In examining the register on which the entry was recorded, the Court observed that the register might not have been kept with exact accuracy; therefore, no inference could be drawn that the entry was made against the informant’s own interest. The Court further noted that the parties claiming the right at that time asserted that they possessed a Dharmila inam in order to prevent its resumption, and it was possible that the entry in the register was produced merely to bolster that claim. The Court regarded Ex‑B‑26 of 1920 as another documentary account that could have been prepared for the same purpose, namely to support the contention of a Dharmila inam. The Court then turned to the last document, Ex‑B‑28, which comprised a list of the Dumbala inams in the Zamindari; because the list did not contain any specific land numbers, the Court found that there was nothing in that document that could connect the list with the particular land that was the subject of the suit.
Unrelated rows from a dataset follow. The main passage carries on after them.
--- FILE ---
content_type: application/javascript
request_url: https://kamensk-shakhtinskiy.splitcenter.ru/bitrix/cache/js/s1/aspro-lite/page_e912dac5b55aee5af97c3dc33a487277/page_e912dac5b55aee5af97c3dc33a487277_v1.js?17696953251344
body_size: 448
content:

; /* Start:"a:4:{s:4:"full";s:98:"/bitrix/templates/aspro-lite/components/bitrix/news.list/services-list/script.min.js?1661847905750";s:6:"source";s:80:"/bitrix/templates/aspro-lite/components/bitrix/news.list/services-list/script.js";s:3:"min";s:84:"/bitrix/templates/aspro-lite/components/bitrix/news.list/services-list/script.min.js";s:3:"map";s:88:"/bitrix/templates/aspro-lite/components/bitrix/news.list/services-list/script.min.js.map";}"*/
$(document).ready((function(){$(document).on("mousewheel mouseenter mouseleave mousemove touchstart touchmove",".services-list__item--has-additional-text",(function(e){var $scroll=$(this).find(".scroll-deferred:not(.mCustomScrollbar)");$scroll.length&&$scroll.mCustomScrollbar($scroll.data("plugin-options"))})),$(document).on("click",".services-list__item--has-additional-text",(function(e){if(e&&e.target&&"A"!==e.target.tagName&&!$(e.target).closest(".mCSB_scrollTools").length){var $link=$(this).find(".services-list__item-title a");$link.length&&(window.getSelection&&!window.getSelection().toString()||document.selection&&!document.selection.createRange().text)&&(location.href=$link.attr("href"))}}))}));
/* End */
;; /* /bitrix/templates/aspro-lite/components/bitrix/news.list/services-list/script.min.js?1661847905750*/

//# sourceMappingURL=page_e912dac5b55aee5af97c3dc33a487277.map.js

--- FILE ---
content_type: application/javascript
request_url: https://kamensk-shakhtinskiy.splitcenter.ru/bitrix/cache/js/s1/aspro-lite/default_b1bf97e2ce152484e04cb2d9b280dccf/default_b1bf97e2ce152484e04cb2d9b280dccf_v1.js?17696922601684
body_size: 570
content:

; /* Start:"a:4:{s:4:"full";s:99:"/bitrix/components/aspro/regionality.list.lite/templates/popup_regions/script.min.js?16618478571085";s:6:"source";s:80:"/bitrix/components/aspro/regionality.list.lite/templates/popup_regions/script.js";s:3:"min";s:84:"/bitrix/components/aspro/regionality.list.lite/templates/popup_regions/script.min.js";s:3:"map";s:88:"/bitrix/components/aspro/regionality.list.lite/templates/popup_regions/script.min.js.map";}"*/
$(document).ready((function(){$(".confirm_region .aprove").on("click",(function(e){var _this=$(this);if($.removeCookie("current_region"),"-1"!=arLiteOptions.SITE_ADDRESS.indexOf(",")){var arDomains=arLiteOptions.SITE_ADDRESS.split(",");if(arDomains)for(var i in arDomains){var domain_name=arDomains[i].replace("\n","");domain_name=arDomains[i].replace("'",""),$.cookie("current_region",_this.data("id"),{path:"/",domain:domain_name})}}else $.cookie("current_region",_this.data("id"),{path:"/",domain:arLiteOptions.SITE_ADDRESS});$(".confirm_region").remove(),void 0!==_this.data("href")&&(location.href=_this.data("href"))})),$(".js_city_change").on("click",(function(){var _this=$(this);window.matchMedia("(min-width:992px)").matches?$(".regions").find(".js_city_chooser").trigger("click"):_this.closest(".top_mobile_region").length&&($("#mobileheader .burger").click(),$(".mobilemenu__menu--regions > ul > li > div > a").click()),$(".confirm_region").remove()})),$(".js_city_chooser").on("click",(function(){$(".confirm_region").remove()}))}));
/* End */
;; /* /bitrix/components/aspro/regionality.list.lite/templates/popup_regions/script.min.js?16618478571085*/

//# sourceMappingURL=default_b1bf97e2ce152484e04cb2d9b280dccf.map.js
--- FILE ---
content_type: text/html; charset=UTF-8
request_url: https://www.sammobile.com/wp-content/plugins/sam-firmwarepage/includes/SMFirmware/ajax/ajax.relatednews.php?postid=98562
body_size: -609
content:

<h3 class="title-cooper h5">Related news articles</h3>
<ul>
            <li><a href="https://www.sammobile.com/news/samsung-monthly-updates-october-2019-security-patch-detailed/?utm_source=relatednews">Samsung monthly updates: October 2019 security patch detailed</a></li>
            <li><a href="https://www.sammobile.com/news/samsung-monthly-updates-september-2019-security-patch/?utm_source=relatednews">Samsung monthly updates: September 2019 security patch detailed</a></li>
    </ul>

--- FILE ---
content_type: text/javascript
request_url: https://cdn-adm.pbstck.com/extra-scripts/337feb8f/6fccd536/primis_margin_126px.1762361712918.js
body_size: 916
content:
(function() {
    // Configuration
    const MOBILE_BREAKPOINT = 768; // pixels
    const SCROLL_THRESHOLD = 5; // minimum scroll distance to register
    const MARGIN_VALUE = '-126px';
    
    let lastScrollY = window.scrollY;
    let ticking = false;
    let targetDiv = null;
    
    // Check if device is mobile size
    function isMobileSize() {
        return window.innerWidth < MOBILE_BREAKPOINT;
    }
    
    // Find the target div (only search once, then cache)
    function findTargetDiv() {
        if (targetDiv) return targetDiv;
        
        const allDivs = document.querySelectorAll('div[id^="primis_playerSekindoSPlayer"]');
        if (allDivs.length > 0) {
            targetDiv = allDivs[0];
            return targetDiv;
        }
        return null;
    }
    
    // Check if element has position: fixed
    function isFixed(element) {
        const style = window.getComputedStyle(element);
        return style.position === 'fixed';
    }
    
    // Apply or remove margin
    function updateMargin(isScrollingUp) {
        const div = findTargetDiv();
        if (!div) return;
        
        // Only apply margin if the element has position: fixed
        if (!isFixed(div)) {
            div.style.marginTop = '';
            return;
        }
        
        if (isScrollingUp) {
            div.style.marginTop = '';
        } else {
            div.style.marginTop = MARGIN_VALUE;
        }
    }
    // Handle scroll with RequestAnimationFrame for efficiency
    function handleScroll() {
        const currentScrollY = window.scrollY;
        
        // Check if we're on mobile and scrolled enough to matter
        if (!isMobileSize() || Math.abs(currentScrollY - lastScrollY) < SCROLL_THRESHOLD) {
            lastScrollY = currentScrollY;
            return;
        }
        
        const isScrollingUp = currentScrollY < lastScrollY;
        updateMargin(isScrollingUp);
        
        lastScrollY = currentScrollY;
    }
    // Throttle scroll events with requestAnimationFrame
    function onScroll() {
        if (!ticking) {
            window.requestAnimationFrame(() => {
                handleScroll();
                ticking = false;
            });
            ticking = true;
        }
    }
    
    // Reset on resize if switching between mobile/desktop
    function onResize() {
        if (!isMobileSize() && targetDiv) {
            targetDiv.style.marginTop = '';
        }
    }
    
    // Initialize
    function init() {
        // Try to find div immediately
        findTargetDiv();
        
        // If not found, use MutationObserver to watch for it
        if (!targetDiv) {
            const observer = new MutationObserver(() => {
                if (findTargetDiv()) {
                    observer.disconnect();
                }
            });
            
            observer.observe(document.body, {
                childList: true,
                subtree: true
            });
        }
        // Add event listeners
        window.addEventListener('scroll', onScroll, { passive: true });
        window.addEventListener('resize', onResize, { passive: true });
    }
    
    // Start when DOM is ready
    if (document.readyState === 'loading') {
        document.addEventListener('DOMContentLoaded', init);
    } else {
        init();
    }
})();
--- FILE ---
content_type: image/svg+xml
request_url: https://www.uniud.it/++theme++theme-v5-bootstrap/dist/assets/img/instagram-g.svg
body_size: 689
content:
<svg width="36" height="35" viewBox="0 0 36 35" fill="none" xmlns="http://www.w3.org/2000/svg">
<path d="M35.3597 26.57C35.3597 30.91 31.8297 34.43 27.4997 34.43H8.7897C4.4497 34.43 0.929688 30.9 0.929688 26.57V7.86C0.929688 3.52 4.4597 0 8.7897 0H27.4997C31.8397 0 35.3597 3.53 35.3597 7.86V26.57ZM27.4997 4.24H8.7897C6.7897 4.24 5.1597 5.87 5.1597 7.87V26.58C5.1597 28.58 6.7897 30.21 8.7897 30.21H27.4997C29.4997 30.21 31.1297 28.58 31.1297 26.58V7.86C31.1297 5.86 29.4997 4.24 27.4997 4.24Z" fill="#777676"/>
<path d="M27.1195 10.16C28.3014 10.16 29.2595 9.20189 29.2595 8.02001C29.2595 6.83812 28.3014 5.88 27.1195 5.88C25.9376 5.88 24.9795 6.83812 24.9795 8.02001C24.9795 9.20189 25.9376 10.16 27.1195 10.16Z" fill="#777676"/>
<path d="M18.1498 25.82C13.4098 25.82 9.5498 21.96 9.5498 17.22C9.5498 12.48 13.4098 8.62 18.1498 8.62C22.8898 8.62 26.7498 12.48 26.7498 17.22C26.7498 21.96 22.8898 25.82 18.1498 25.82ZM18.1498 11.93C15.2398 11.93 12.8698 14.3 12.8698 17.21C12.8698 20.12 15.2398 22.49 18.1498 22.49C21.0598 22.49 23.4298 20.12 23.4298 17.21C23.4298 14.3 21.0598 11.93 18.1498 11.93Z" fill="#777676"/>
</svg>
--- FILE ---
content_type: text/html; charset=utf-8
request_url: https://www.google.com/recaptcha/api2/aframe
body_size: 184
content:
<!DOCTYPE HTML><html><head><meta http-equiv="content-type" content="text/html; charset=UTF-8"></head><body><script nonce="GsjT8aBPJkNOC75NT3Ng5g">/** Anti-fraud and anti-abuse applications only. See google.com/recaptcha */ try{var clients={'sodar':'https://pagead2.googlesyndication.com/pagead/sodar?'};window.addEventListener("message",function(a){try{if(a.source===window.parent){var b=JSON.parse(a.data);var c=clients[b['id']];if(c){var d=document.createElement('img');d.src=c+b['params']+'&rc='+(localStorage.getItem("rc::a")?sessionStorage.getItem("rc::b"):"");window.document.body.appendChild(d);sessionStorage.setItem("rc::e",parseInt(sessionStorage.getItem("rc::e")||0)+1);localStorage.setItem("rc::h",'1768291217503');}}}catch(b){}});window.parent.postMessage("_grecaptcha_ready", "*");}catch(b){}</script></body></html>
From this analysis, the Court concluded that the documents relied upon by the appellant sufficiently demonstrated that the land in question was a Karnikam service inam, and that the Zamindar’s act of resuming the land as a Karnikam service inam carried a presumption of correctness which, in turn, firmly established the appellant’s case. The Court held that the concession made by counsel in the trial Court, which identified the land as a Dharmila inam, could not be given any weight because it was a concession on a point of law that was subsequently withdrawn. The Court considered that the concession appeared to stem from a mistake or perhaps ignorance, and therefore it was not binding on the client. Accordingly, the Court expressed the view that the judgments of both lower Courts, which had jointly held the land to be Jeroyti land after the resumption of the Karnikam service inam, were correct in the circumstances, and that the High Court was not justified in overturning those decisions. Consequently, the appeal was allowed, the order of the High Court was set aside, and the judgment of the lower Court was restored, with costs awarded throughout. The appeal was thus allowed.